---------- SOURCE EXTRACT ----------

But the calculus metaphor at least offers a way to begin a conversation on
such a subject, one which so far as I know ... and I have no reason to know
.... is not frequently had.

Take care, all,

Nick

Nicholas S. Thompson
Professor of Psychology and Ethology
Clark University
nickthompson at earthlink.net
http://home.earthlink.net/~nickthompson/
 nthompson at clarku.edu



>
> ----------------------------------------------------------------------
>
> Message: 1
> Date: Fri, 7 Oct 2005 20:31:49 -0600
> From: Robert Holmes <rholmes62 at gmail.com>
> Subject: Re: [FRIAM] The laws of history
> To: The Friday Morning Applied Complexity Coffee Group
> <Friam at redfish.com>
> Message-ID:
> <857770150510071931k5250b9eem3a4b65ab573efcb9 at mail.gmail.com>
> Content-Type: text/plain; charset="iso-8859-1"
>
> Actually John Lewis Gaddis (a Yale history professor) writes at length on
> this in "The Landscape of History". He devotes a couple of chapters to
> drawing parallels betweeen various historical processes and
> self-organisation, sensitivity to initial conditions and the other usual
> suspects. He spoke at SFI on these parallels about a year ago.

---------- EXTRACTED MATERIAL ----------

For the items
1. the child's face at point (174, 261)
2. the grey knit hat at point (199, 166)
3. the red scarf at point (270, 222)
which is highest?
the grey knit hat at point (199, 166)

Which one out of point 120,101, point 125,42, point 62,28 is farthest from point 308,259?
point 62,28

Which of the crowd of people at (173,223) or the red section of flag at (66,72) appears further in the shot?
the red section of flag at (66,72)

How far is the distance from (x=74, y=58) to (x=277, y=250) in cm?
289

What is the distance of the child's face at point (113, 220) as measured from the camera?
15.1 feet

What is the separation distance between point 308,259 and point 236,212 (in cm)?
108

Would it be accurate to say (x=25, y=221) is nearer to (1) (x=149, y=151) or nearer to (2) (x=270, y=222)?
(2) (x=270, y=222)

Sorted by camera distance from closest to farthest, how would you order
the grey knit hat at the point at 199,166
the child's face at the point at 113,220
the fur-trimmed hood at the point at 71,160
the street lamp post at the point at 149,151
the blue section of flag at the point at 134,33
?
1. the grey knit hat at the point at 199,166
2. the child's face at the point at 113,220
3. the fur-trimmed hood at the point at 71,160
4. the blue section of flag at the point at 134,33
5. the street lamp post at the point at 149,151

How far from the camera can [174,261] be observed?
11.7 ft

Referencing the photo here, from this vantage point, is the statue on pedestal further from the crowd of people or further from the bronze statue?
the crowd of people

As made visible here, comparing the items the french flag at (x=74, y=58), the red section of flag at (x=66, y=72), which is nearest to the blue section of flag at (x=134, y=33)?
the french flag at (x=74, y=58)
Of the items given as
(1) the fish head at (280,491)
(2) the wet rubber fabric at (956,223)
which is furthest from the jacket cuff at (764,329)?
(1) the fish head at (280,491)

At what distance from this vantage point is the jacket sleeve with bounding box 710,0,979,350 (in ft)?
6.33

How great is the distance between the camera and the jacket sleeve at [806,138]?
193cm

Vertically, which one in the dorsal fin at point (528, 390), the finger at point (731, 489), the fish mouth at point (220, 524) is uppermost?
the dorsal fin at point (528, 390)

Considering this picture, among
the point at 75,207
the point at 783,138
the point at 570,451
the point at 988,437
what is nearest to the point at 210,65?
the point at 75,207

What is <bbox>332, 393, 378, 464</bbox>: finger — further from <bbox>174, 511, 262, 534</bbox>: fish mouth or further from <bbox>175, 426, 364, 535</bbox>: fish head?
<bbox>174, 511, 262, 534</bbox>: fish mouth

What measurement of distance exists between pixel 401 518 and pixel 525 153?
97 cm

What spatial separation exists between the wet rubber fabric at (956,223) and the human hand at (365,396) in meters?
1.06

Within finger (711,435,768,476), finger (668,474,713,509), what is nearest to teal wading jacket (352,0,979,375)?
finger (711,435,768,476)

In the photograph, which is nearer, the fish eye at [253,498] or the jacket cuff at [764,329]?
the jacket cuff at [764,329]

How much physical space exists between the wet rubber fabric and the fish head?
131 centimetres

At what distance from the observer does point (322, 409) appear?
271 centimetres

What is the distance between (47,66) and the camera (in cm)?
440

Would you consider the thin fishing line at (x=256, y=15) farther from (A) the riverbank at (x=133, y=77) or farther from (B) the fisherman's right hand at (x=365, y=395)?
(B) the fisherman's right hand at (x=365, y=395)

----------

THE REQUEST:
Write out the mailing-list message word for word, starting at "But the calculus" and continuing down through "not frequently had.".

REPLY:
But the calculus metaphor at least offers a way to begin a conversation on
such a subject, one which so far as I know ... and I have no reason to know
.... is not frequently had.